Kunstpreis Europas Zukunft

Der Kunstpreis Europas Zukunft wird seit 2003 jährlich vergeben. Der mit 5.000 Euro dotierte Preis wurde von Matthias Brühl in Zusammenarbeit mit der GfZK ins Leben gerufen. Fünf Fachleute werden um jeweils drei Vorschläge gebeten, die Entscheidung für den/die Preisträger_in trifft eine für drei Jahre berufene Jury. Der Preis ist mit einer Ausstellung in der GfZK verbunden.

2019 erhielt der Künstler Christian Nyampeta diese Auszeichnung. Nyampeta verbindet in seiner künstlerischen Praxis Kunst, Design und Philosophie, häufig unter Fragestellungen der postkolonialen Kritik. Seine Arbeiten sind Beiträge zu den zentralen Fragen: Wie lassen sich Wege des guten Zusammenlebens heute finden? Und worauf basieren unsere Wahrnehmungen voneinander?
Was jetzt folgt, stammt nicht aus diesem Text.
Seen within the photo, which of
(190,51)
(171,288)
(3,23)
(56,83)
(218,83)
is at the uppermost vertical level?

Anknüpfungspunkte hierfür findet er im Erforschen postkolonialer Lebenswelten, der Geschichte der Philosophie in Europa und im subsaharischen Afrika, sowie in der dekolonisierenden Aufarbeitung von Archiven und Museen. In seiner Neuproduktion How to Live Together, die für Herbst 2021 geplant ist, widmet sich Nyampeta (post)kolonialen Erzählungen und Fiktionen aus einer deutschen Perspektive heraus. Ausgangspunkt ist die intensive Recherche in Archiven, wie etwa dem Archiv der Afrikamissionare, Weisse Väter in Köln, der Spezialsammlung Afrika an der Goethe-Universität in Frankfurt sowie dem Archiv für Geografie des Leibniz-Instituts für Länderkunde in Leipzig. Ein Schwerpunkt des Materials ist der Nachlass Hans Meyers, einer der bekanntesten Forschungsreisenden Ruandas in der Kolonialzeit Deutschlands.